───── ENTRIES PROVIDED
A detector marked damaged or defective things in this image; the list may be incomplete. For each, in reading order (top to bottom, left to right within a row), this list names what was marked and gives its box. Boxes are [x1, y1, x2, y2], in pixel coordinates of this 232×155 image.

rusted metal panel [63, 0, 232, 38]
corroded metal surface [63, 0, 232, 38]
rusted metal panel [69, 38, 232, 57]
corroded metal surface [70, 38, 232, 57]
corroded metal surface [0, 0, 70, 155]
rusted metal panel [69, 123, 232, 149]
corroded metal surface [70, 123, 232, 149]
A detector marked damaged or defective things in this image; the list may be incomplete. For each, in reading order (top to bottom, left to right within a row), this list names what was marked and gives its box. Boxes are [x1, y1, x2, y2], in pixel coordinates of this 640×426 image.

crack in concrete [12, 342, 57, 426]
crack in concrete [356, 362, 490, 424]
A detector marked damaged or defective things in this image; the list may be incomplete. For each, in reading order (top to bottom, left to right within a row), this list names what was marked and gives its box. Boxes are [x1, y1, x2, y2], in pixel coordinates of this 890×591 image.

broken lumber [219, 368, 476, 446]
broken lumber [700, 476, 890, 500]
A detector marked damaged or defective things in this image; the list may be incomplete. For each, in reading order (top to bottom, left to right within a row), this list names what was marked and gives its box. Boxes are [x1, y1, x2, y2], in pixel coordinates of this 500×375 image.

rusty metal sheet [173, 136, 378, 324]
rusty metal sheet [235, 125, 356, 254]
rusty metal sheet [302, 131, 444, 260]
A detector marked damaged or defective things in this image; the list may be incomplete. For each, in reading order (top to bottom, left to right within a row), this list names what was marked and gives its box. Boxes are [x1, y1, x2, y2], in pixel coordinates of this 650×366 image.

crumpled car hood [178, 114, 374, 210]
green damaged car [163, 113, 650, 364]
──────────
EXERCISE OBJECTIVE: Reproduce every line of the material above verbatim, from the first line to the last.

EXERCISE ANSWER:
A detector marked damaged or defective things in this image; the list may be incomplete. For each, in reading order (top to bottom, left to right within a row), this list names what was marked and gives its box. Boxes are [x1, y1, x2, y2], in pixel coordinates of this 232×155 image.

rusted metal panel [63, 0, 232, 38]
corroded metal surface [63, 0, 232, 38]
rusted metal panel [69, 38, 232, 57]
corroded metal surface [70, 38, 232, 57]
corroded metal surface [0, 0, 70, 155]
rusted metal panel [69, 123, 232, 149]
corroded metal surface [70, 123, 232, 149]
A detector marked damaged or defective things in this image; the list may be incomplete. For each, in reading order (top to bottom, left to right within a row), this list names what was marked and gives its box. Boxes are [x1, y1, x2, y2], in pixel coordinates of this 640×426 image.

crack in concrete [12, 342, 57, 426]
crack in concrete [356, 362, 490, 424]
A detector marked damaged or defective things in this image; the list may be incomplete. For each, in reading order (top to bottom, left to right within a row), this list names what was marked and gives its box. Boxes are [x1, y1, x2, y2], in pixel coordinates of this 890×591 image.

broken lumber [219, 368, 476, 446]
broken lumber [700, 476, 890, 500]
A detector marked damaged or defective things in this image; the list may be incomplete. For each, in reading order (top to bottom, left to right within a row), this list names what was marked and gives its box. Boxes are [x1, y1, x2, y2], in pixel coordinates of this 500×375 image.

rusty metal sheet [173, 136, 378, 324]
rusty metal sheet [235, 125, 356, 254]
rusty metal sheet [302, 131, 444, 260]
A detector marked damaged or defective things in this image; the list may be incomplete. For each, in reading order (top to bottom, left to right within a row), this list names what was marked and gives its box. Boxes are [x1, y1, x2, y2], in pixel coordinates of this 650×366 image.

crumpled car hood [178, 114, 374, 210]
green damaged car [163, 113, 650, 364]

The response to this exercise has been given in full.